• **WRITTEN INSTRUCTION**:
In the text on arbitration awards and servitudes, what principle governs the relationship between dominant and servient owners?

___ QUOTED TEXT ___

However, this is not
always the case. As recognised by the Constitutional Court in
Cool
Ideas 1186 CC v Hubbard
and
Another
(
Cool
Ideas
),
the force of the prohibition must be weighed against the important
goals of private arbitration.
[5]
This is because a court’s refusal to enforce an arbitration
award will also erode, to some extent, the utility of the arbitration
process.
But converting an award into a court order does not follow as a
matter of course. A court is entitled to refuse to make an
award
an order of court if the award is defective or sanctions
illegalities.
[6]
[13]
It
is trite that a servitude is a limited real right often registered in
favour of the dominant property which amounts to a detachment
from
ordinary property rights in respect of the servient property and a
concomitant attachment thereof to the proprietary rights
of the
dominant property. To that extent, the servient property owner is
neither empowered nor competent to negotiate those rights
away
without the consent of the dominant owner. The relationship between
the parties as dominant and servient owners is governed
by the
principle of reasonableness.

___ COLLECTED MATERIAL ___

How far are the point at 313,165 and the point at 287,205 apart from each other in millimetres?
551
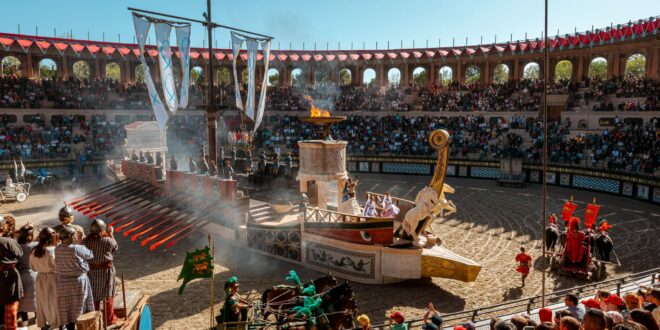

___

• **ANSWER TO THE PROBLEM**:
The principle of reasonableness.